Né la legge 3 citata, né il Codice della Crisi, hanno tuttavia aggiornato il T.u.s.g., sicché alle speciali regole di accesso al beneficio del patrocinio a spese dello Stato restano estranee le suindicate procedure di sovraindebitamento.
E tuttavia anche la liquidazione controllata prevede costi iniziali (ad esempio il contributo unificato o l’imposta di registro) che potrebbero non essere sostenibili con le risorse disponibili al momento dell’apertura, così come prevede la presenza di un organo necessario allo svolgimento della fase esecutiva, il liquidatore giudiziale, il cui compenso va pagato dopo l’approvazione del rendiconto finale della gestione (art. 275, comma 4, CCII).

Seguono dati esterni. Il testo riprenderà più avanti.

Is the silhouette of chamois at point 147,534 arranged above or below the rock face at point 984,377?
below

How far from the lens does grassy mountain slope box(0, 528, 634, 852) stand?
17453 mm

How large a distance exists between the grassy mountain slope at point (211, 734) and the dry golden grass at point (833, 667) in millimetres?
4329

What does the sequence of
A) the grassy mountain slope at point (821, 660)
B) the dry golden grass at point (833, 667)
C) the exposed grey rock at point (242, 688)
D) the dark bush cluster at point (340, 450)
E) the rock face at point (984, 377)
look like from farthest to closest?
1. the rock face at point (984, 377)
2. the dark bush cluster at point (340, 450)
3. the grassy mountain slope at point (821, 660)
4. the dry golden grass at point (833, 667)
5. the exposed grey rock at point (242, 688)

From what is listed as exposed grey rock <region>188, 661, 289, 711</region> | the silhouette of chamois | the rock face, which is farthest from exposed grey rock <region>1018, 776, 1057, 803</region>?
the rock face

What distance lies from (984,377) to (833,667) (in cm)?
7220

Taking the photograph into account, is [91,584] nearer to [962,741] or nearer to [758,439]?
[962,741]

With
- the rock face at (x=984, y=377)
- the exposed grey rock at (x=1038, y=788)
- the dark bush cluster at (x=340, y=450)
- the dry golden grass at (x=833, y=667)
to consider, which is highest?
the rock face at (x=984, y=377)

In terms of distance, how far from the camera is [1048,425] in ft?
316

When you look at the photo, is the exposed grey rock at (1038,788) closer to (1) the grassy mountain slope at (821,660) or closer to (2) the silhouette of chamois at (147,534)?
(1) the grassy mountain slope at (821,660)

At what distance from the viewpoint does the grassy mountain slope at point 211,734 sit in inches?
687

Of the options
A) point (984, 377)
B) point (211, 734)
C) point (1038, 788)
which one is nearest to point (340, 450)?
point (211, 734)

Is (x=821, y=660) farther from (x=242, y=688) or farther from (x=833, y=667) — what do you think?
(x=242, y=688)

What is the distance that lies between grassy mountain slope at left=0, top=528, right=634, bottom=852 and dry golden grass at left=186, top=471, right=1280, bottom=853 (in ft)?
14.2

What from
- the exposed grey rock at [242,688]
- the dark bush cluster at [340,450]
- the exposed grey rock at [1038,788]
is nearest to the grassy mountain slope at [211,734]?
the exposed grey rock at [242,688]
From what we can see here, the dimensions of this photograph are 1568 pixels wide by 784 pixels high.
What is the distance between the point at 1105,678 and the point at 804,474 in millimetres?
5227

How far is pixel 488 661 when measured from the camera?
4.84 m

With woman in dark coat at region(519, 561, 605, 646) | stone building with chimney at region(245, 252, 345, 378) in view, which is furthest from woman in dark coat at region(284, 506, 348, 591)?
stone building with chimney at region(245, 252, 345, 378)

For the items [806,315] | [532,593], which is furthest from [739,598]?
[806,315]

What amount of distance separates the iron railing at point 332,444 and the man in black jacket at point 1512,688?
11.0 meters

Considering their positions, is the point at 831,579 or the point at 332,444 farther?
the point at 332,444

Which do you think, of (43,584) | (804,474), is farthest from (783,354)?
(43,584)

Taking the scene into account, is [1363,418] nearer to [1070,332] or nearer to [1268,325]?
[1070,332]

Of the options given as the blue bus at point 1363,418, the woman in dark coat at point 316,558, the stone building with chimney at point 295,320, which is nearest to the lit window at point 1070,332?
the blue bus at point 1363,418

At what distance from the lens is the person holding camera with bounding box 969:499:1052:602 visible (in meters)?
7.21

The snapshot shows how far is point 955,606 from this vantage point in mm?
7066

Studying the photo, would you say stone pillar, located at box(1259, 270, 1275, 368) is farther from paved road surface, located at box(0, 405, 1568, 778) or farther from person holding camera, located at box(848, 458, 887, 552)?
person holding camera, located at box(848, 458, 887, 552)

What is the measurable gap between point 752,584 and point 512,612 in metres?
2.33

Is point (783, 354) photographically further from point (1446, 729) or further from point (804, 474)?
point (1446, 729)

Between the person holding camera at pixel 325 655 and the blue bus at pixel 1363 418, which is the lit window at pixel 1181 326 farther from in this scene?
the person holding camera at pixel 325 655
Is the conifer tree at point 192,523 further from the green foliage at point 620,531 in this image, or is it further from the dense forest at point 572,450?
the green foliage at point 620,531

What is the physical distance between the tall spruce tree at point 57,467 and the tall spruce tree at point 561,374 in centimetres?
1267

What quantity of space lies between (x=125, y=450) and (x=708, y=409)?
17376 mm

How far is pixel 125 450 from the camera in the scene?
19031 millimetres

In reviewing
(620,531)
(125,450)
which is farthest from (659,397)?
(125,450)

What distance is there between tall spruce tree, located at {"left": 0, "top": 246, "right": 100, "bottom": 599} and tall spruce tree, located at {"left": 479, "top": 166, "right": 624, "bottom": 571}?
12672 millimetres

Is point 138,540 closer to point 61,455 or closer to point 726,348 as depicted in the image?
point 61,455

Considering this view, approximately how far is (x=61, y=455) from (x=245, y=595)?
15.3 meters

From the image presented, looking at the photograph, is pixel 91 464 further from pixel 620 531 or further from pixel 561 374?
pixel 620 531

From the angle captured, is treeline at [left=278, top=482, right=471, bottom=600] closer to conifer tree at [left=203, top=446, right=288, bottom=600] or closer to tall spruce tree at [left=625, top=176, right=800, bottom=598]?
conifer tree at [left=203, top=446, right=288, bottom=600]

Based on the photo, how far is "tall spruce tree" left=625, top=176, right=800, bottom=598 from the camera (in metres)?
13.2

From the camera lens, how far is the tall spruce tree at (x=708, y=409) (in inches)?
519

Inoltre il liquidatore, su autorizzazione del giudice delegato, è legittimato a proporre e a proseguire, se già pendente, ogni azione finalizzata conseguire la disponibilità dei beni compresi nel patrimonio del debitore e ogni azione diretta al recupero crediti, nonché ogni azione diretta a far dichiarare inefficaci gli atti compiuti dal debitore in pregiudizio dei creditori secondo le norme del codice civile, sicché analogamente, in mancanza di denaro necessario a sostenere i costi della lite, si pone il problema dell’estensione applicativa dell’art. 144 T.u.s.g.
Ad oggi i rischi dell’impossibilità di funzionamento di una procedura di liquidazione a carico del sovraindebitato sono stati in parte attenuati dall’orientamento giurisprudenziale che, in caso di iniziativa del debitore persona fisica, ha posto, quale condizione di accesso alla procedura, la disponibilità di risorse sufficienti a consentire almeno il pagamento degli oneri in prededuzione e la destinazione di un’eccedenza ai creditori concorsuali[19].
La questione del reperimento delle risorse economiche necessarie a coprire i costi di procedura si porrà però, in modo ancor più pressante, dopo l’entrata in vigore del Codice della Crisi, atteso che la liquidazione controllata può essere ora aperta anche su domanda del creditore, il cui accoglimento non impone la verifica preventiva dell’esistenza di risorse quantomeno necessarie a coprire i costi di procedura, salvo che il procedimento non riguardi un debitore persona fisica e quest’ultimo, costituendosi in giudizio, faccia attestare all’OCC la totale assenza di attivo da destinare ai creditori.
Non mancano pronunce giurisprudenziali che, avvedutesi delle difficoltà operative sopra evidenziate, hanno esteso in via ermeneutica l’ambito applicativo dell’art. 146 T.u.s.g. alla materia della liquidazione del patrimonio ed oggi a quella della liquidazione controllata[20].
Sebbene sia apprezzabile tale sforzo interpretativo, deve però convenirsi con quanti hanno ravvisato, in accordo con numerose pronunce della Corte Costituzionale (fra cui la 174/2006 già richiamata), la natura eccezionale delle norme che consentono l’accesso privilegiato al gratuito patrocinio per le procedure di fallimento ed ora di liquidazione giudiziale.
In coerenza con tale assunto il Tribunale di Verona ha di recente ritenuto di dover sollevare questione di legittimità costituzionale dell’art. 144 T.u.s.g. nella parte in cui non prevede che, anche nei processi in cui è parte una procedura di liquidazione controllata, se il decreto del giudice delegato attesta che non è disponibile il denaro per le spese, la procedura si considera ammessa al patrocinio a spese dello Stato, nonché dell’art. 146 T.u.s.g., nella parte in cui non prevede la sua applicabilità alla procedura di liquidazione controllata, dalla sentenza di apertura alla chiusura, ravvisando la violazione degli artt. 3 e 24 Cost.[21]